Demand was high – and not just for the CFP

Shifting away from vibes and toward the numbers, it’s just clear that there was an appetite for more meaningful college football games.

In the first round, the opening game of Notre Dame-Indiana drew in 13.4 million viewers. Ohio State-Tennessee drew in 14.3 million. The numbers were smaller for the earlier games. Penn State-SMU and Clemson-Texas contests were played directly against NFL regular season games as the pros started to play on Saturday following the end of the college football regular season. The overall average was 10.6 million viewers per game for the first round of games.

For the quarterfinals, the numbers only went up: 21.1 million for the Ohio State-Oregon Rose Bowl tilt, 17.3 million for the classic Peach Bowl between Arizona State and Texas, 15.8 million for an emotional Sugar Bowl between Georgia and Notre Dame and 13.9 million for the Fiesta Bowl clash between Penn State and Boise State. The semifinals were actually down from the 2024 edition, but 17.8 million people watched Penn State-Notre Dame and 20.6 million watched Ohio State-Texas.

OSU's Quinshon Judkins reacts after a touchdown against Notre Dame in the title game.

In an age of television and streaming choices, a fragmented media market and audiences increasingly turning to their phones instead of live TV, those are big figures. Ratings information for the final hasn’t dropped yet, but big numbers are expected again

On the in-person side, getting into any of the games was expensive, none more so than the final between Notre Dame and Ohio State. At one point on game day, it cost $6,000 for a pair of tickets just to get into the door to watch the battle between college football blue bloods.

One of the chief critiques of the expanded playoff field was that it would dilute the meaning of the rest of college football’s bowl season.

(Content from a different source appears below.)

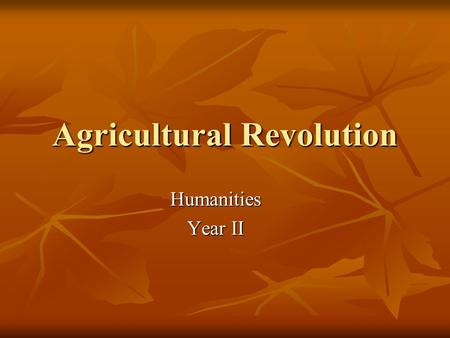 Agricultural Revolution Humanities Year II. EQ: What changes created the Agricultural Revolution and what were the results?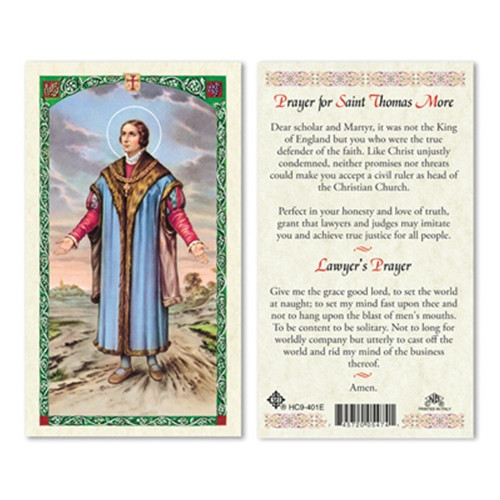 Laminated holy card of Prayer to St. Thomas More is created by skilled artisans from Milan, Italy.  It inspires faithful followers to offer their prayers to one of the most courageous patron saints.  There are two prayers on this card. One is for Lawyers and the other is a Prayer for St Thomas More.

ESPN reported that this wasn’t the case. The network, which aired many of the bowl games, reported bowl season saw a 14% increase in viewership year-on-year.

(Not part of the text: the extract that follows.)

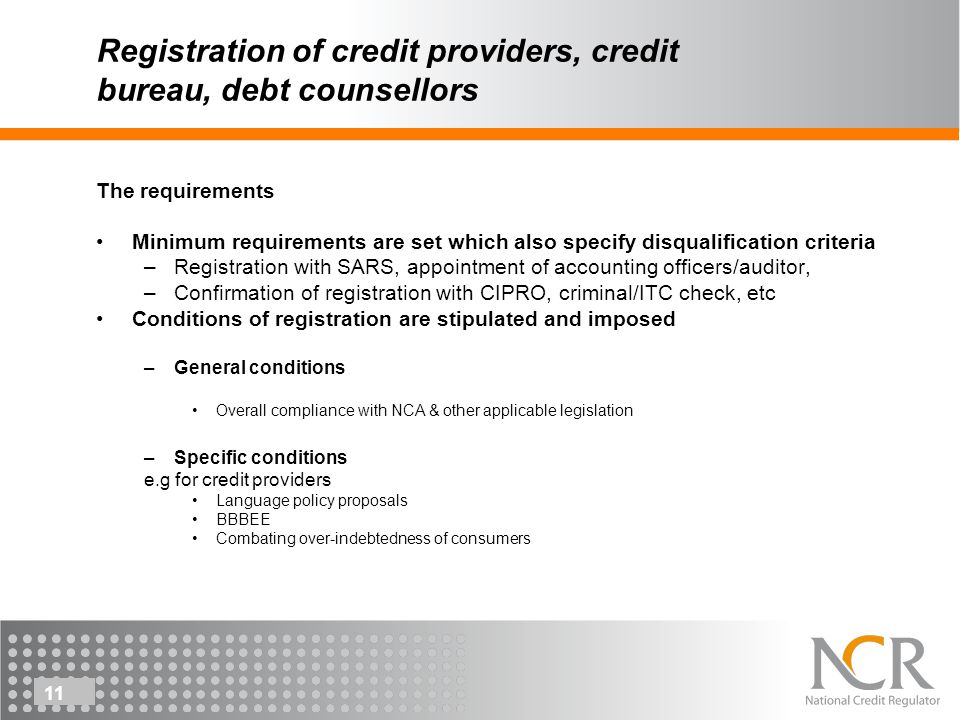 11 Registration of credit providers, credit bureau, debt counsellors The requirements Minimum requirements are set which also specify disqualification criteria –Registration with SARS, appointment of accounting officers/auditor, –Confirmation of registration with CIPRO, criminal/ITC check, etc Conditions of registration are stipulated and imposed –General conditions Overall compliance with NCA & other applicable legislation –Specific conditions e.g for credit providers Language policy proposals BBBEE Combating over-indebtedness of consumers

All that being said, there are some fixes that need to be made – some that should be easy and others that are far trickier.

One of the easy ones should be eliminating the first-round bye for the four highest-ranked conference champions. Following the model of the NCAA basketball tournament, in which teams are seeded by how the committee views their talent and resumé, would make more sense going forward than rewarding teams that won their conference but might be less talented than a team that didn’t.

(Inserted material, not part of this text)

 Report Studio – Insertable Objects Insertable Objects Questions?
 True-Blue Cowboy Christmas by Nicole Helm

In this edition of the playoff, that would have likely meant Texas and Penn State got a bye while Arizona State and Boise State played in the first round. Traditionalists would likely argue that winning the conference should be rewarded but the goal is to find the best team in the country, and the playoff should be set up to make teams earn their way into the biggest game of the year.

Penn State's Tyler Warren (No. 44) catches a TD pass against Boise State in the Fiesta Bowl.

One other glaring flaw that became apparent this week is the elongated schedule, which put the national championship on the same day as a presidential inauguration and a day after the NFL playoffs’ divisional round wrapped up. While demand for tickets was high in Atlanta, some fans complained that the hype around the game was lacking in comparison to previous years.

This complaint is much harder to resolve. Traditions are what make college football go around. The Saturday after the conference championship weekends is traditionally the time for the Army-Navy game, the annual end-of-regular-season contest between the two service academies. And then there’s the issue of the multitude of bowl games and January 1, which has long been the big day for college football bowl games. Preserving the profile of that day and those games is a big priority for movers and shakers in the college football world.

The question facing College Football Playoff officials after this year could be the same one they’ve been balancing for a decade: how to best consider college football’s traditions, provide the best product for fans, and also allow the cream of the sport’s crop to rise to the top.